Rechtsextreme Verschwörung

Großrazzia gegen „Reichsbürger“ mit Umsturzplänen
Anfang Dezember gab es eine Großrazzia: 3.000 Sicherheitskräfte – Beamte des Bundeskriminalamtes, der GSG 9 und mehrerer Spezialeinsatzkommandos gingen bundesweit gegen Reichsbürger und die reichsideologische „Patriotische Union“ (PU) vor. Spezialeinsatzkommandos durchsuchten über 130 Objekte in elf Bundesländern sowie im österreichischen Kitzbühel und im italienischen Perugia. Seither sitzen 25 Personen in Untersuchungshaft, gegen 29 weitere wird ermittelt.
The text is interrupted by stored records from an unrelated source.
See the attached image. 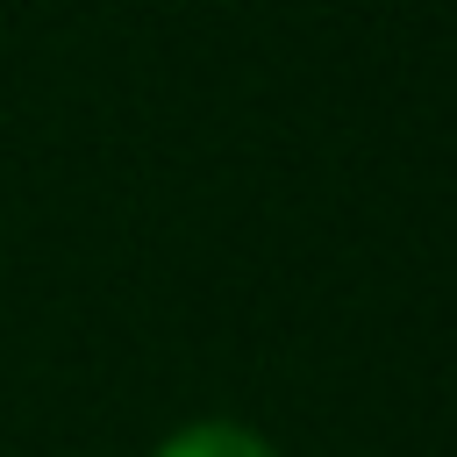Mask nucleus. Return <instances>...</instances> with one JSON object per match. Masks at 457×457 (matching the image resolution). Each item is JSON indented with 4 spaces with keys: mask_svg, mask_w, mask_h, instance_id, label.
Here are the masks:
<instances>
[{
    "mask_svg": "<svg viewBox=\"0 0 457 457\" xmlns=\"http://www.w3.org/2000/svg\"><path fill=\"white\" fill-rule=\"evenodd\" d=\"M157 457H278V450L243 421H193L171 443H157Z\"/></svg>",
    "mask_w": 457,
    "mask_h": 457,
    "instance_id": "nucleus-1",
    "label": "nucleus"
}]
</instances>
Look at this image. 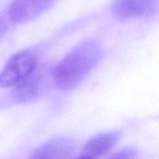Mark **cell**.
Listing matches in <instances>:
<instances>
[{"label": "cell", "instance_id": "obj_3", "mask_svg": "<svg viewBox=\"0 0 159 159\" xmlns=\"http://www.w3.org/2000/svg\"><path fill=\"white\" fill-rule=\"evenodd\" d=\"M158 8V0H113L111 12L121 20L144 18L154 15Z\"/></svg>", "mask_w": 159, "mask_h": 159}, {"label": "cell", "instance_id": "obj_4", "mask_svg": "<svg viewBox=\"0 0 159 159\" xmlns=\"http://www.w3.org/2000/svg\"><path fill=\"white\" fill-rule=\"evenodd\" d=\"M56 0H13L7 17L15 23H23L37 18L48 10Z\"/></svg>", "mask_w": 159, "mask_h": 159}, {"label": "cell", "instance_id": "obj_7", "mask_svg": "<svg viewBox=\"0 0 159 159\" xmlns=\"http://www.w3.org/2000/svg\"><path fill=\"white\" fill-rule=\"evenodd\" d=\"M45 74L43 70L37 68L29 78L15 87V99L20 102H28L37 98L44 86Z\"/></svg>", "mask_w": 159, "mask_h": 159}, {"label": "cell", "instance_id": "obj_2", "mask_svg": "<svg viewBox=\"0 0 159 159\" xmlns=\"http://www.w3.org/2000/svg\"><path fill=\"white\" fill-rule=\"evenodd\" d=\"M37 68V58L34 53L24 51L10 57L0 73V86L16 87L29 78Z\"/></svg>", "mask_w": 159, "mask_h": 159}, {"label": "cell", "instance_id": "obj_6", "mask_svg": "<svg viewBox=\"0 0 159 159\" xmlns=\"http://www.w3.org/2000/svg\"><path fill=\"white\" fill-rule=\"evenodd\" d=\"M121 134L119 131L100 133L90 138L82 148V156L97 159L108 153L119 141Z\"/></svg>", "mask_w": 159, "mask_h": 159}, {"label": "cell", "instance_id": "obj_9", "mask_svg": "<svg viewBox=\"0 0 159 159\" xmlns=\"http://www.w3.org/2000/svg\"><path fill=\"white\" fill-rule=\"evenodd\" d=\"M9 20L7 15L6 16L0 15V37L3 35L5 31L7 29V21Z\"/></svg>", "mask_w": 159, "mask_h": 159}, {"label": "cell", "instance_id": "obj_1", "mask_svg": "<svg viewBox=\"0 0 159 159\" xmlns=\"http://www.w3.org/2000/svg\"><path fill=\"white\" fill-rule=\"evenodd\" d=\"M101 54L102 51L97 42L88 40L79 43L53 69V82L59 89L74 88L96 67Z\"/></svg>", "mask_w": 159, "mask_h": 159}, {"label": "cell", "instance_id": "obj_5", "mask_svg": "<svg viewBox=\"0 0 159 159\" xmlns=\"http://www.w3.org/2000/svg\"><path fill=\"white\" fill-rule=\"evenodd\" d=\"M74 150L72 140L66 137H59L43 144L29 159H70Z\"/></svg>", "mask_w": 159, "mask_h": 159}, {"label": "cell", "instance_id": "obj_10", "mask_svg": "<svg viewBox=\"0 0 159 159\" xmlns=\"http://www.w3.org/2000/svg\"><path fill=\"white\" fill-rule=\"evenodd\" d=\"M76 159H93V158H89V157H85V156H82V155H81V157H79V158H78Z\"/></svg>", "mask_w": 159, "mask_h": 159}, {"label": "cell", "instance_id": "obj_8", "mask_svg": "<svg viewBox=\"0 0 159 159\" xmlns=\"http://www.w3.org/2000/svg\"><path fill=\"white\" fill-rule=\"evenodd\" d=\"M108 159H139V152L134 148H124L113 154Z\"/></svg>", "mask_w": 159, "mask_h": 159}]
</instances>
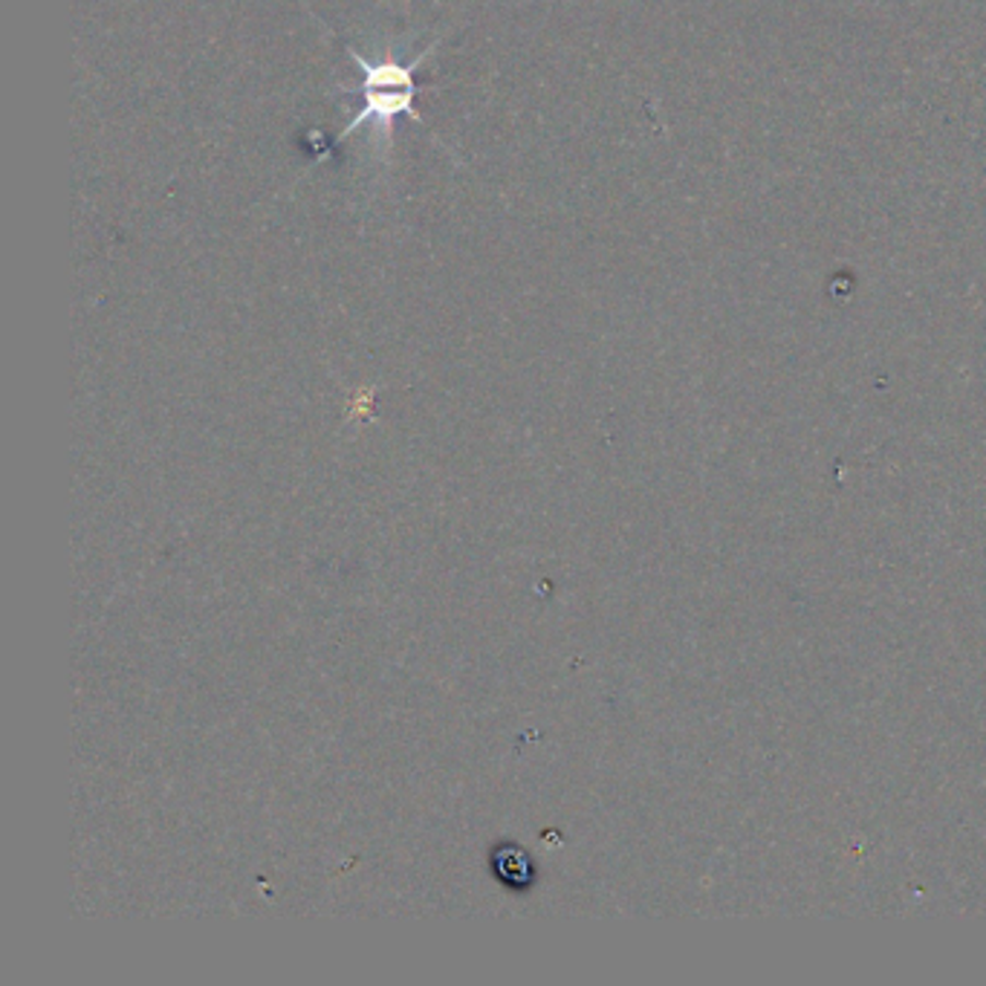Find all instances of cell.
<instances>
[{"instance_id":"1","label":"cell","mask_w":986,"mask_h":986,"mask_svg":"<svg viewBox=\"0 0 986 986\" xmlns=\"http://www.w3.org/2000/svg\"><path fill=\"white\" fill-rule=\"evenodd\" d=\"M347 56L354 58L359 70L365 73V82L356 87V91L363 93L365 107L363 114L356 116L354 122L338 133V142L345 140L347 133H354L359 124L373 122L388 145L391 142V131H394V116L405 114L412 122H423V116L417 110V82H414V73H417L419 61L431 56V50L419 52L412 64H396L394 58L368 61L365 56L351 50V47H347Z\"/></svg>"}]
</instances>
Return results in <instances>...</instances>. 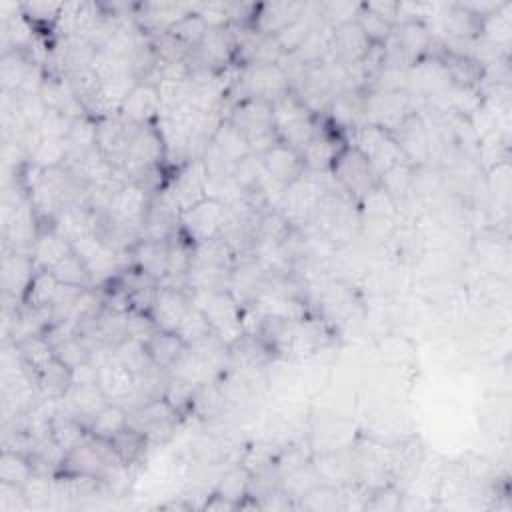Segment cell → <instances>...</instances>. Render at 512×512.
I'll return each instance as SVG.
<instances>
[{"label":"cell","mask_w":512,"mask_h":512,"mask_svg":"<svg viewBox=\"0 0 512 512\" xmlns=\"http://www.w3.org/2000/svg\"><path fill=\"white\" fill-rule=\"evenodd\" d=\"M107 395L102 393L98 385H72L69 403H70V414L77 418H95L107 403Z\"/></svg>","instance_id":"9c48e42d"},{"label":"cell","mask_w":512,"mask_h":512,"mask_svg":"<svg viewBox=\"0 0 512 512\" xmlns=\"http://www.w3.org/2000/svg\"><path fill=\"white\" fill-rule=\"evenodd\" d=\"M110 444H113V449L120 456L123 464H128V462H135L138 456L143 454L146 436L141 431H136V428L126 426L123 433H118L115 439H110Z\"/></svg>","instance_id":"e0dca14e"},{"label":"cell","mask_w":512,"mask_h":512,"mask_svg":"<svg viewBox=\"0 0 512 512\" xmlns=\"http://www.w3.org/2000/svg\"><path fill=\"white\" fill-rule=\"evenodd\" d=\"M54 276H57V281L61 284H70V286H82L85 288L90 281H92V273L90 268L87 266L85 260H82L77 253H72L62 258L61 263L52 268L51 271Z\"/></svg>","instance_id":"2e32d148"},{"label":"cell","mask_w":512,"mask_h":512,"mask_svg":"<svg viewBox=\"0 0 512 512\" xmlns=\"http://www.w3.org/2000/svg\"><path fill=\"white\" fill-rule=\"evenodd\" d=\"M304 11L303 5H268L260 13V31L263 33H281L288 24H293Z\"/></svg>","instance_id":"5bb4252c"},{"label":"cell","mask_w":512,"mask_h":512,"mask_svg":"<svg viewBox=\"0 0 512 512\" xmlns=\"http://www.w3.org/2000/svg\"><path fill=\"white\" fill-rule=\"evenodd\" d=\"M268 179H273L278 184H294L299 181L303 163L296 151L286 144H276L265 154L263 161Z\"/></svg>","instance_id":"5b68a950"},{"label":"cell","mask_w":512,"mask_h":512,"mask_svg":"<svg viewBox=\"0 0 512 512\" xmlns=\"http://www.w3.org/2000/svg\"><path fill=\"white\" fill-rule=\"evenodd\" d=\"M98 368V386L107 398L128 400L136 388V377L130 372L123 362H118L115 355L107 358Z\"/></svg>","instance_id":"277c9868"},{"label":"cell","mask_w":512,"mask_h":512,"mask_svg":"<svg viewBox=\"0 0 512 512\" xmlns=\"http://www.w3.org/2000/svg\"><path fill=\"white\" fill-rule=\"evenodd\" d=\"M136 260L146 276H163L169 273V245L164 240H146L138 247Z\"/></svg>","instance_id":"8fae6325"},{"label":"cell","mask_w":512,"mask_h":512,"mask_svg":"<svg viewBox=\"0 0 512 512\" xmlns=\"http://www.w3.org/2000/svg\"><path fill=\"white\" fill-rule=\"evenodd\" d=\"M286 80V72L276 67V62H255L253 67L247 69L242 85H245L250 98L268 102V98L284 97Z\"/></svg>","instance_id":"6da1fadb"},{"label":"cell","mask_w":512,"mask_h":512,"mask_svg":"<svg viewBox=\"0 0 512 512\" xmlns=\"http://www.w3.org/2000/svg\"><path fill=\"white\" fill-rule=\"evenodd\" d=\"M70 253H72V245L67 238H62L59 232L46 235L34 245L36 263L42 265L46 271H52V268L57 266L62 258H67Z\"/></svg>","instance_id":"9a60e30c"},{"label":"cell","mask_w":512,"mask_h":512,"mask_svg":"<svg viewBox=\"0 0 512 512\" xmlns=\"http://www.w3.org/2000/svg\"><path fill=\"white\" fill-rule=\"evenodd\" d=\"M3 278H5V293L14 294L21 291H29L33 283V263L26 260L24 256L16 255L14 256H5V268H3Z\"/></svg>","instance_id":"7c38bea8"},{"label":"cell","mask_w":512,"mask_h":512,"mask_svg":"<svg viewBox=\"0 0 512 512\" xmlns=\"http://www.w3.org/2000/svg\"><path fill=\"white\" fill-rule=\"evenodd\" d=\"M362 11V8H360ZM358 29L362 34L367 36L368 42H383L388 41V36L393 34V24L386 23L383 16H378L377 13H372L368 6H365V11L358 13Z\"/></svg>","instance_id":"d6986e66"},{"label":"cell","mask_w":512,"mask_h":512,"mask_svg":"<svg viewBox=\"0 0 512 512\" xmlns=\"http://www.w3.org/2000/svg\"><path fill=\"white\" fill-rule=\"evenodd\" d=\"M339 164V174L340 181L349 184V189L352 191H362L368 189L370 191V172H372V164L368 163V156L362 154L360 151L350 153L349 156H342Z\"/></svg>","instance_id":"30bf717a"},{"label":"cell","mask_w":512,"mask_h":512,"mask_svg":"<svg viewBox=\"0 0 512 512\" xmlns=\"http://www.w3.org/2000/svg\"><path fill=\"white\" fill-rule=\"evenodd\" d=\"M207 169L202 164L189 166V171H184L181 174V179L174 182V189L171 199L176 207L182 210L192 209L194 204L202 202L199 194L204 191V184H207Z\"/></svg>","instance_id":"52a82bcc"},{"label":"cell","mask_w":512,"mask_h":512,"mask_svg":"<svg viewBox=\"0 0 512 512\" xmlns=\"http://www.w3.org/2000/svg\"><path fill=\"white\" fill-rule=\"evenodd\" d=\"M126 426H128V414L125 408L118 405H107L95 418H92L90 431L92 436L110 441L115 439L118 433H123Z\"/></svg>","instance_id":"4fadbf2b"},{"label":"cell","mask_w":512,"mask_h":512,"mask_svg":"<svg viewBox=\"0 0 512 512\" xmlns=\"http://www.w3.org/2000/svg\"><path fill=\"white\" fill-rule=\"evenodd\" d=\"M33 477V469L29 462L23 461V456L18 452L5 451L3 454V464H0V479L3 482L18 484V487H24L26 480Z\"/></svg>","instance_id":"ac0fdd59"},{"label":"cell","mask_w":512,"mask_h":512,"mask_svg":"<svg viewBox=\"0 0 512 512\" xmlns=\"http://www.w3.org/2000/svg\"><path fill=\"white\" fill-rule=\"evenodd\" d=\"M146 350L158 368H174L186 350V342L176 332H154L146 342Z\"/></svg>","instance_id":"8992f818"},{"label":"cell","mask_w":512,"mask_h":512,"mask_svg":"<svg viewBox=\"0 0 512 512\" xmlns=\"http://www.w3.org/2000/svg\"><path fill=\"white\" fill-rule=\"evenodd\" d=\"M189 309V301L181 291L163 288L153 299V322L164 332H176Z\"/></svg>","instance_id":"3957f363"},{"label":"cell","mask_w":512,"mask_h":512,"mask_svg":"<svg viewBox=\"0 0 512 512\" xmlns=\"http://www.w3.org/2000/svg\"><path fill=\"white\" fill-rule=\"evenodd\" d=\"M227 209L228 207L225 202L210 199L184 210V225L189 228L191 237H194L199 242L217 238V232H220L222 227H225Z\"/></svg>","instance_id":"7a4b0ae2"},{"label":"cell","mask_w":512,"mask_h":512,"mask_svg":"<svg viewBox=\"0 0 512 512\" xmlns=\"http://www.w3.org/2000/svg\"><path fill=\"white\" fill-rule=\"evenodd\" d=\"M161 92L154 87H135L128 92V97L123 102L125 118H128L133 125H141L146 118L156 115L158 107H161Z\"/></svg>","instance_id":"ba28073f"}]
</instances>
Zu den Festgenommenen gehört der Immobilienunternehmer Prinz Heinrich Reuß (1), der auch unter dem Adelstitel Prinz Heinrich XIII. firmiert, eine der Führungsfiguren der rechts-extremen Terrororganisation aus dem Reichsbürgermilieu. Darunter sind auch frühere Bundeswehrangehörige wie der Fallschirmjägerkommandeur Rüdiger von Pescatore, der den militärischen Arm der Vereinigung geleitet haben soll, ein suspendierter Polizist, eine Ärztin, ein Jurist sowie die Richterin und ehemalige AfD-Bundestagsabgeordnete Birgit Malsack-Winkemann. (2) Der Generalbundesanwalt wirft ihnen vor, eine terroristische Vereinigung gebildet zu haben, die mutmaßlich den Umsturz des politischen Systems in Deutschland vorbereiten wollte. Ziel der Gruppe sei eine „gewaltsame Beseitigung“ der Bundesregierung gewesen und die Errichtung einer „neuen staatlichen Ordnung“.
Einige Tage nach der bundesweiten Großrazzia zeichnen sich die Konturen des mutmaßlichen Plans für einen Reichsbürger-Staatsstreich zunehmend klarer ab. Seit einem Jahr schmiedet die Gruppe Umsturz-Pläne für „Tag X“. Nach dem Vorbild der US-amerikanischen Putschisten vom 6. Januar 2021 sollten Mitglieder der Terror-Gruppe in den Bundestag einzudringen, Abgeordnete und Regierungsmitglieder gefangen nehmen. Die Aktion sollte zu Unruhen im ganzen Land führen und schließlich zum Putsch gegen die parlamentarische Demokratie. Der „militärische Arm“ der Vereinigung sollte die staatliche Ordnung auch auf Ebene der Gemeinden, Kreise und Kommunen „beseitigen“.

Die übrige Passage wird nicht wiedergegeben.